ExecStopPost=/bin/rm %t/%n-pid %t/%n-cid
TimeoutStopSec=600
Type=forking
PIDFile=%t/%n-pid

[Install]
WantedBy=multi-user.target
[Unit]
Description=container public linux ci %i
Requires=gpg-passphrase.service
Wants=network-online.target
After=docker.service

[Service]
Restart=on-success
ExecStart=/bin/sh -c "/bin/docker run \
          --env name_label=%H-%i \
          --env org_repository=$(gpg --quiet --batch --decrypt /run/secrets/public_linux_org_repository.gpg) \
          --env runner_token=$(gpg --quiet --batch --decrypt /run/secrets/public_linux_runner_token.gpg) \
          --cidfile %t/%n-cid \
          --label "io.containers.autoupdate=local" \
          --name=public_linux_%i \
          --memory-swap=20g \
          --memory=16g \
          --cpus=4 \
          --log-driver=journald \
          -d localhost/adi/linux:latest top"
RemainAfterExit=yes
ExecStop=/bin/sh -c "/bin/docker stop -t 300 $(cat %t/%n-cid) && /bin/docker rm $(cat %t/%n-cid)"
ExecStopPost=/bin/rm %t/%n-cid
TimeoutStopSec=600
Type=forking

[Install]
WantedBy=multi-user.target

Remember to systemctl --user daemon-reload after modifying. With autoupdate, if the image-digest of the container and local storage differ, the local image is considered to be newer and the systemd unit gets restarted.

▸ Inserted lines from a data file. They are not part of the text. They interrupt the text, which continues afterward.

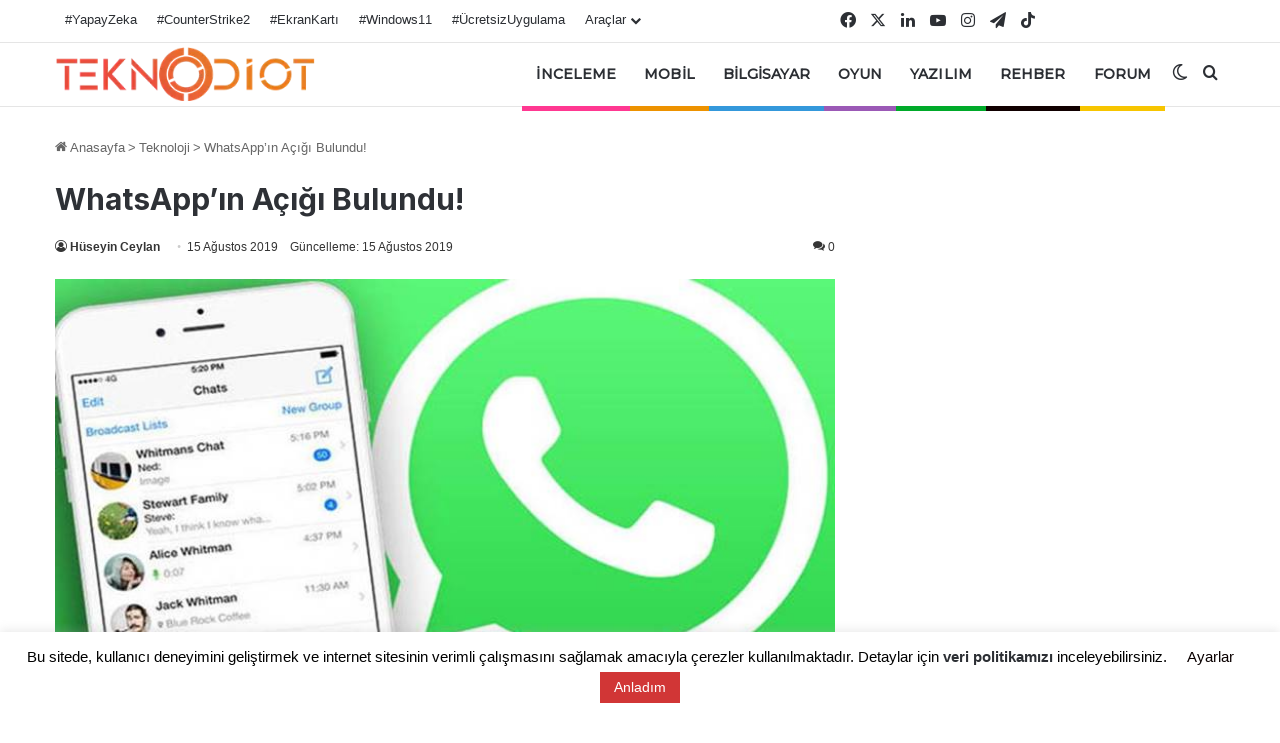

--- FILE ---
content_type: text/html; charset=utf-8
request_url: https://www.google.com/recaptcha/api2/aframe
body_size: 137
content:
<!DOCTYPE HTML><html><head><meta http-equiv="content-type" content="text/html; charset=UTF-8"></head><body><script nonce="mMdHiwN99IRFqABFZfGyoA">/** Anti-fraud and anti-abuse applications only. See google.com/recaptcha */ try{var clients={'sodar':'https://pagead2.googlesyndication.com/pagead/sodar?'};window.addEventListener("message",function(a){try{if(a.source===window.parent){var b=JSON.parse(a.data);var c=clients[b['id']];if(c){var d=document.createElement('img');d.src=c+b['params']+'&rc='+(localStorage.getItem("rc::a")?sessionStorage.getItem("rc::b"):"");window.document.body.appendChild(d);sessionStorage.setItem("rc::e",parseInt(sessionStorage.getItem("rc::e")||0)+1);localStorage.setItem("rc::h",'1768285557574');}}}catch(b){}});window.parent.postMessage("_grecaptcha_ready", "*");}catch(b){}</script></body></html>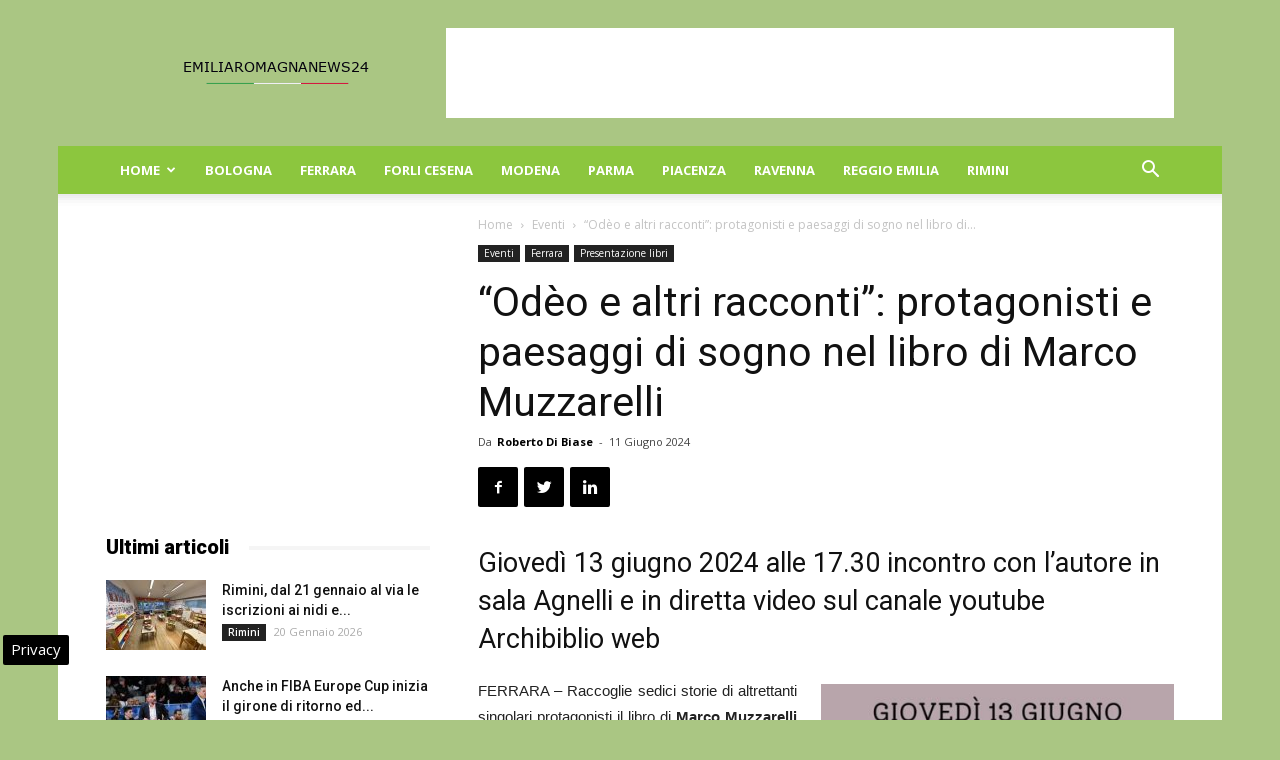

--- FILE ---
content_type: text/html; charset=UTF-8
request_url: https://www.emiliaromagnanews24.it/wp-admin/admin-ajax.php?td_theme_name=Newspaper&v=8.6
body_size: -1329
content:
{"320673":101}

--- FILE ---
content_type: text/html; charset=utf-8
request_url: https://www.google.com/recaptcha/api2/aframe
body_size: 268
content:
<!DOCTYPE HTML><html><head><meta http-equiv="content-type" content="text/html; charset=UTF-8"></head><body><script nonce="8DGgf-0zO4rfBDMz0MIwXQ">/** Anti-fraud and anti-abuse applications only. See google.com/recaptcha */ try{var clients={'sodar':'https://pagead2.googlesyndication.com/pagead/sodar?'};window.addEventListener("message",function(a){try{if(a.source===window.parent){var b=JSON.parse(a.data);var c=clients[b['id']];if(c){var d=document.createElement('img');d.src=c+b['params']+'&rc='+(localStorage.getItem("rc::a")?sessionStorage.getItem("rc::b"):"");window.document.body.appendChild(d);sessionStorage.setItem("rc::e",parseInt(sessionStorage.getItem("rc::e")||0)+1);localStorage.setItem("rc::h",'1768988864036');}}}catch(b){}});window.parent.postMessage("_grecaptcha_ready", "*");}catch(b){}</script></body></html>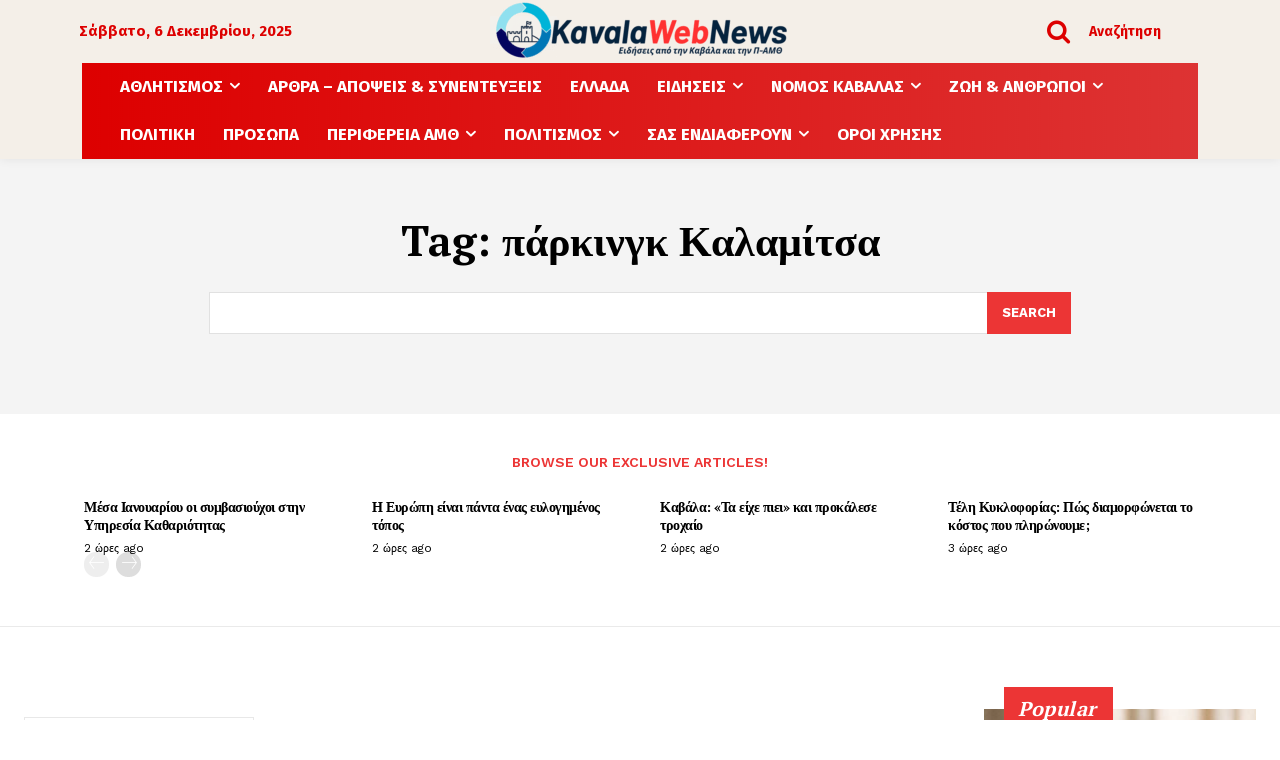

--- FILE ---
content_type: text/html; charset=utf-8
request_url: https://www.google.com/recaptcha/api2/aframe
body_size: 268
content:
<!DOCTYPE HTML><html><head><meta http-equiv="content-type" content="text/html; charset=UTF-8"></head><body><script nonce="RTznTXZ-Ju2OaPykrUFq0g">/** Anti-fraud and anti-abuse applications only. See google.com/recaptcha */ try{var clients={'sodar':'https://pagead2.googlesyndication.com/pagead/sodar?'};window.addEventListener("message",function(a){try{if(a.source===window.parent){var b=JSON.parse(a.data);var c=clients[b['id']];if(c){var d=document.createElement('img');d.src=c+b['params']+'&rc='+(localStorage.getItem("rc::a")?sessionStorage.getItem("rc::b"):"");window.document.body.appendChild(d);sessionStorage.setItem("rc::e",parseInt(sessionStorage.getItem("rc::e")||0)+1);localStorage.setItem("rc::h",'1765023106886');}}}catch(b){}});window.parent.postMessage("_grecaptcha_ready", "*");}catch(b){}</script></body></html>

Tune the limit flags for your needs. The --cpus flag requires a kernel with CONFIG_CFS_BANDWIDTH enabled. You can check with zgrep CONFIG_CFS_BANDWIDTH= /proc/config.gz.

Instead of passing runner_token, you can also pass a github_token to generate the runner_token on demand. Using the github_token is the recommended approach because during clean-up the original runner_token may have expired already.

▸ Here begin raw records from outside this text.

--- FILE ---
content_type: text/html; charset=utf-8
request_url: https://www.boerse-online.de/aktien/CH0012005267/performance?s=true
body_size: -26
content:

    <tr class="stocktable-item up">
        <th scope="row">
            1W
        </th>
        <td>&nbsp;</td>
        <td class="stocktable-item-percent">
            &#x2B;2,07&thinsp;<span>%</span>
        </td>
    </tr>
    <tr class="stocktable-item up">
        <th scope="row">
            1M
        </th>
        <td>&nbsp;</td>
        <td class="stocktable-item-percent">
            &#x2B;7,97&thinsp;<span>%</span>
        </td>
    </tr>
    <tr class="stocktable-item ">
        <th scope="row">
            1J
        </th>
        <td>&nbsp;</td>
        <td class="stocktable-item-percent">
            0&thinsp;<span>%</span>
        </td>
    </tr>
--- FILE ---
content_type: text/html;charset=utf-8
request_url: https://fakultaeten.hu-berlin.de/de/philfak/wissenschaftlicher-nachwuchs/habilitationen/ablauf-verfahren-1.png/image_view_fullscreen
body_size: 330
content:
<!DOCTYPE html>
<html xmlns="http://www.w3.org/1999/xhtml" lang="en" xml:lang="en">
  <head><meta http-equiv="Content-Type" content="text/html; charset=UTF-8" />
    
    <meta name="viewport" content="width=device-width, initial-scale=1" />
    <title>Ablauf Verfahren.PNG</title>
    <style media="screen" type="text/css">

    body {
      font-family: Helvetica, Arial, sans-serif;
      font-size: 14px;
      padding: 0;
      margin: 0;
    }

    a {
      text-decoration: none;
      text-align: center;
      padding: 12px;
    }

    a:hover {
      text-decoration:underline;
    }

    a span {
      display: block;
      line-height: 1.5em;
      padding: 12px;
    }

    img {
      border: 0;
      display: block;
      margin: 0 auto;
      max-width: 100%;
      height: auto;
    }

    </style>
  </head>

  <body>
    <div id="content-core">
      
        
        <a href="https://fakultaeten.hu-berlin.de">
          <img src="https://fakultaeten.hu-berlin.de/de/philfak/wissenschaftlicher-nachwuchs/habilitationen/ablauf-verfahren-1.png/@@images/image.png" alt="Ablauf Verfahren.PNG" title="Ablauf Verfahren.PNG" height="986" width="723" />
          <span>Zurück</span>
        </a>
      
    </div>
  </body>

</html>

Alternatively, you can mount a FIFO to /var/run/secrets/runner_token to generate a token just in time, without ever passing the github_token to the container (scripts not provided).

However, please note, just like the GitHub Actions generated GITHUB_TOKEN, the path /run/secrets/runner_token can be read by workflows, while the previous option is removed from the environment prior executing the GitHub Actions runtime.

The order of precedence for authentication token is:

  1. github_token: environment variable.

  2. runner_token: plain text or FIFO at /run/secrets/runner_token.

  3. runner_token: environment variable.

Please understand the security implications and ensure the token secrecy, by for example, require manual approval for running workflows PRs from third party sources and don’t relax runner user permissions.

The required GitHub Fine-Grained token permission should be set as follows:

For repository runner:

  • administration:write: “Administration” repository permissions (write).

For org runner:

  • organization_self_hosted_runners:write: “Self-hosted runners” organization permissions (write).

  • The user needs to be an org-level admin.

Then update the systemd service.

Enable and start the service

systemctl --user enable container-public-linux@0.service
systemctl --user start container-public-linux@0.service

Attention

User services are terminated on logout, unless you define loginctl enable-linger <your-user> first.